> **YOUR ASSIGNMENT**
Work through the data line by line, gathering every line that has the word "contains".

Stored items
⁂
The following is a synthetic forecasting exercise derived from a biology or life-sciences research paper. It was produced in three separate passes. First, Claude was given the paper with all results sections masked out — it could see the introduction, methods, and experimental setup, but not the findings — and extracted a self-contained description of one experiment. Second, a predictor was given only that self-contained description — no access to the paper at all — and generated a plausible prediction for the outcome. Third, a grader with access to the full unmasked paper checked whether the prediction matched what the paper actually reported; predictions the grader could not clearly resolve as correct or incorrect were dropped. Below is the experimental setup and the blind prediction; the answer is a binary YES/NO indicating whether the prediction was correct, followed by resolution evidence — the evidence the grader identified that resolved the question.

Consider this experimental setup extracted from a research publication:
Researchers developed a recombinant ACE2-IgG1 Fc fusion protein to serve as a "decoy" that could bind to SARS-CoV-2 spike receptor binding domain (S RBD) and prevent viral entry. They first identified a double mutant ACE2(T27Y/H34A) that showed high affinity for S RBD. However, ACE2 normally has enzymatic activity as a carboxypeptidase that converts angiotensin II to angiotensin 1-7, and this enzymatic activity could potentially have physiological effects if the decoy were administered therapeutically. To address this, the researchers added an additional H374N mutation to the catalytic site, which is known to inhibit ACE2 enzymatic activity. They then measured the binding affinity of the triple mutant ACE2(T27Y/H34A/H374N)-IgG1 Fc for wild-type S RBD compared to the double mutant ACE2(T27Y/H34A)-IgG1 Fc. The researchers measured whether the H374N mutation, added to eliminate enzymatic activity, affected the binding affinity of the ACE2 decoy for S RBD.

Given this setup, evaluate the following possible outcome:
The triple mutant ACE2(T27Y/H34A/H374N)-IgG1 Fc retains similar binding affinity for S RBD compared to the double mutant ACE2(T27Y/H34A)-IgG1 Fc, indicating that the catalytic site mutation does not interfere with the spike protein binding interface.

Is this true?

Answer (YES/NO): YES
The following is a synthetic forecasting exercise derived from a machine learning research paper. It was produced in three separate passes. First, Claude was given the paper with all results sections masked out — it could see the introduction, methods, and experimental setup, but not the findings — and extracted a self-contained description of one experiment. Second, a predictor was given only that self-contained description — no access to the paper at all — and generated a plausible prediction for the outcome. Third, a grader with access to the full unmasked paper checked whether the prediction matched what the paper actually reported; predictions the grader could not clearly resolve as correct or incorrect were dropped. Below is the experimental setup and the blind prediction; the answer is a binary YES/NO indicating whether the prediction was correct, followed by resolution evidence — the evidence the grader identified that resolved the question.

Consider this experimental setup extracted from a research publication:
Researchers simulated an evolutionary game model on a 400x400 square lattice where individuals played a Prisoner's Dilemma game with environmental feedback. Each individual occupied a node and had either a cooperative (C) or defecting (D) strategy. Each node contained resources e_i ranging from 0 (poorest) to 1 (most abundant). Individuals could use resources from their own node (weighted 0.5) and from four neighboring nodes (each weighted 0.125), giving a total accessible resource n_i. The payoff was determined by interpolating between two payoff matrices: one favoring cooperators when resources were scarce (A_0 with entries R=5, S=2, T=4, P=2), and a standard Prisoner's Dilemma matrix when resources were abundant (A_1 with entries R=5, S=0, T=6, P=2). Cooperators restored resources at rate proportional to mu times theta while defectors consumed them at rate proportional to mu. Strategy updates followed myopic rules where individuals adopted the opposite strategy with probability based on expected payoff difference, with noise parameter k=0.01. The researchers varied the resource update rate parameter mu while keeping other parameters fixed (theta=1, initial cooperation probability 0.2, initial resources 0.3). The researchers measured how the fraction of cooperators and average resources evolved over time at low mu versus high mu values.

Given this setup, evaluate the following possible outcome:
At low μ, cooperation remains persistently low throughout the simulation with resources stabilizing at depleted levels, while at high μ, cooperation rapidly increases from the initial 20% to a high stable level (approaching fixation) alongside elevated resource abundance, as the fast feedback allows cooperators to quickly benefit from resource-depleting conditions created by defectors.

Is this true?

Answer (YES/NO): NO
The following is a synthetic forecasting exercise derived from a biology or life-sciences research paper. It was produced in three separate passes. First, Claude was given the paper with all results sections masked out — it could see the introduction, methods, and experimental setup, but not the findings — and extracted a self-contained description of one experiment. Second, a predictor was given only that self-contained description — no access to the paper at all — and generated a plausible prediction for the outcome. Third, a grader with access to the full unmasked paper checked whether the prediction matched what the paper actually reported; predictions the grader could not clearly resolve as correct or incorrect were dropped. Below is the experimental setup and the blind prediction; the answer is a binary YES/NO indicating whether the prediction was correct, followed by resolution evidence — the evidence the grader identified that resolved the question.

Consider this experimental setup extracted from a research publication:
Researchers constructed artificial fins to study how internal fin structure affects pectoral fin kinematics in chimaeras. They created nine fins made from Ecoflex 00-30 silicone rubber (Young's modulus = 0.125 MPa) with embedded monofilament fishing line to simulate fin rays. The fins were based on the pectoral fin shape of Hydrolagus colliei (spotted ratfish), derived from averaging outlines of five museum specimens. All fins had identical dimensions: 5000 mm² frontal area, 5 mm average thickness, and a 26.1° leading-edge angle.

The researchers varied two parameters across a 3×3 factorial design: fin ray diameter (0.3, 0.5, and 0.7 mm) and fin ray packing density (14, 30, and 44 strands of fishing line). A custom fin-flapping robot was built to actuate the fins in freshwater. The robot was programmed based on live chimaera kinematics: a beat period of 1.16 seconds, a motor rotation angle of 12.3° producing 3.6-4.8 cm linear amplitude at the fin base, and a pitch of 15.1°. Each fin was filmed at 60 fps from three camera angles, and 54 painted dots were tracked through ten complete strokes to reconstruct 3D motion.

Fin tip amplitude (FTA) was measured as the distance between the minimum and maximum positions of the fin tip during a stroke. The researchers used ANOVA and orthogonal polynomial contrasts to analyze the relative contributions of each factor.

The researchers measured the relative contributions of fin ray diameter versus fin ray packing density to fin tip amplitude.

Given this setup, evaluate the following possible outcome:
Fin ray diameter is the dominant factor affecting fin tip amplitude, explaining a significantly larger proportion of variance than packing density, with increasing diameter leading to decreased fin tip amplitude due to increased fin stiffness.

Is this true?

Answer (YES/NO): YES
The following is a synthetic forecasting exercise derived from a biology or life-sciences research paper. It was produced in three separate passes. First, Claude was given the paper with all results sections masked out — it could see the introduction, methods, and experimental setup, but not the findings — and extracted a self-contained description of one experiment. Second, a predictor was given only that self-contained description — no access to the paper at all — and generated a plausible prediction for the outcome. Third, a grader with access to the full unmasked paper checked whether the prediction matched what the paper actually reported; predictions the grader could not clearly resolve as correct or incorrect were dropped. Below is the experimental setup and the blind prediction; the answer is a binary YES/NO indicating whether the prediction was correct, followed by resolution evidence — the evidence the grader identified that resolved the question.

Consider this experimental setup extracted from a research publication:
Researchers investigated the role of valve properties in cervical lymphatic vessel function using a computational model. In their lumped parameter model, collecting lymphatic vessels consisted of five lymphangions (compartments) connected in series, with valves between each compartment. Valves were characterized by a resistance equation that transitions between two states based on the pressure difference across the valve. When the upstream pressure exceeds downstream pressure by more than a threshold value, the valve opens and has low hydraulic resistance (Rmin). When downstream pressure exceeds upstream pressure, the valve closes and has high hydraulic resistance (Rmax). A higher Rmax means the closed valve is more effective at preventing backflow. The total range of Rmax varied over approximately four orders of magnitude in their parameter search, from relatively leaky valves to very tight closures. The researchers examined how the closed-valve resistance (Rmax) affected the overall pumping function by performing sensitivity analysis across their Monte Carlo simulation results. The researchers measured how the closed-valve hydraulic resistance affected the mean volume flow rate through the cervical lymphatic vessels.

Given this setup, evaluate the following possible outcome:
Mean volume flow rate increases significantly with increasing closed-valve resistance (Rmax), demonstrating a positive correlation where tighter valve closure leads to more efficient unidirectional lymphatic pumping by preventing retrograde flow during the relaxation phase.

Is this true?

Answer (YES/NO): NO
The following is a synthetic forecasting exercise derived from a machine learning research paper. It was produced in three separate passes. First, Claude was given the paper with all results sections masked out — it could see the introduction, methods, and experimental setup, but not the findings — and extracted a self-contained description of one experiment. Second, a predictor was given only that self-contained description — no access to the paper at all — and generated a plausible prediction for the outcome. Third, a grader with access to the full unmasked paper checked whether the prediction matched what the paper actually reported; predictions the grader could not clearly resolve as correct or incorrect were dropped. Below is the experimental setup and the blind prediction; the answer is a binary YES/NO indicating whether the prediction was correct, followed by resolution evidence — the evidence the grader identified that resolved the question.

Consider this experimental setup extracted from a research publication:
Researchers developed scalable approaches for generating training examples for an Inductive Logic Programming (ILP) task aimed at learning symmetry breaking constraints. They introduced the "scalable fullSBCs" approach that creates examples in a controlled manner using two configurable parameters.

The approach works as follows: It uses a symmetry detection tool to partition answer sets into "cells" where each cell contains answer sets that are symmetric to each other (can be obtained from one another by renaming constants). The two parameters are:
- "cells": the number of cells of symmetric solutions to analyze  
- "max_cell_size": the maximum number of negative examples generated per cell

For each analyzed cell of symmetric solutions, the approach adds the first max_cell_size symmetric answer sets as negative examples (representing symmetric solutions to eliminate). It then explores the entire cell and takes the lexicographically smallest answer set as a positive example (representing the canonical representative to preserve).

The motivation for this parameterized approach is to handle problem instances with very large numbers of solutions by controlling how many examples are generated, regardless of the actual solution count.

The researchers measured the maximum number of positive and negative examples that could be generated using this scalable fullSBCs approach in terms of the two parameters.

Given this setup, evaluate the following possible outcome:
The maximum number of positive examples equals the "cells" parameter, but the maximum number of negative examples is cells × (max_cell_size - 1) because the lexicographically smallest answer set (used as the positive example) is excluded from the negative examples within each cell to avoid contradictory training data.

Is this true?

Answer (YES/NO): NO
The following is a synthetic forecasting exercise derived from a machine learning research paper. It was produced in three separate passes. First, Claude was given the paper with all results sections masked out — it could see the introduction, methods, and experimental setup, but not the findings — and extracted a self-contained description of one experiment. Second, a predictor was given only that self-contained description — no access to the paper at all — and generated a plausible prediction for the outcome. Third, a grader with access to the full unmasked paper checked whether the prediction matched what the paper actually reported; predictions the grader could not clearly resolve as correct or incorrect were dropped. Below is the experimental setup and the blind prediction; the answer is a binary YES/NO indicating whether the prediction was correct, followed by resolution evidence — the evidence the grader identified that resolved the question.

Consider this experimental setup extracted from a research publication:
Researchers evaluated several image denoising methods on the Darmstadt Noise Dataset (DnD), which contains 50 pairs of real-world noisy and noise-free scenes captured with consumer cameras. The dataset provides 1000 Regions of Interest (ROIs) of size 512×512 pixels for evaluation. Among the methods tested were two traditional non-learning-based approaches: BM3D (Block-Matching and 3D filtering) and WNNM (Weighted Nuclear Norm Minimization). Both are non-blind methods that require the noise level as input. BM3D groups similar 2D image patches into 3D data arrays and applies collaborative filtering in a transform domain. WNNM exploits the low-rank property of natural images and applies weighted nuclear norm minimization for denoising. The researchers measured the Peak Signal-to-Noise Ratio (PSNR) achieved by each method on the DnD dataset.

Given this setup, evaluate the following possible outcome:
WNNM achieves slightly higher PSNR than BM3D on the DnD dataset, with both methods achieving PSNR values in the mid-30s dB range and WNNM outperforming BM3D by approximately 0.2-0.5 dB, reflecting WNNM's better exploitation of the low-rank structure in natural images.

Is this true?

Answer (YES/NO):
⁂
> **RESPONSE**
The approach works as follows: It uses a symmetry detection tool to partition answer sets into "cells" where each cell contains answer sets that are symmetric to each other (can be obtained from one another by renaming constants). The two parameters are:
Researchers evaluated several image denoising methods on the Darmstadt Noise Dataset (DnD), which contains 50 pairs of real-world noisy and noise-free scenes captured with consumer cameras. The dataset provides 1000 Regions of Interest (ROIs) of size 512×512 pixels for evaluation. Among the methods tested were two traditional non-learning-based approaches: BM3D (Block-Matching and 3D filtering) and WNNM (Weighted Nuclear Norm Minimization). Both are non-blind methods that require the noise level as input. BM3D groups similar 2D image patches into 3D data arrays and applies collaborative filtering in a transform domain. WNNM exploits the low-rank property of natural images and applies weighted nuclear norm minimization for denoising. The researchers measured the Peak Signal-to-Noise Ratio (PSNR) achieved by each method on the DnD dataset.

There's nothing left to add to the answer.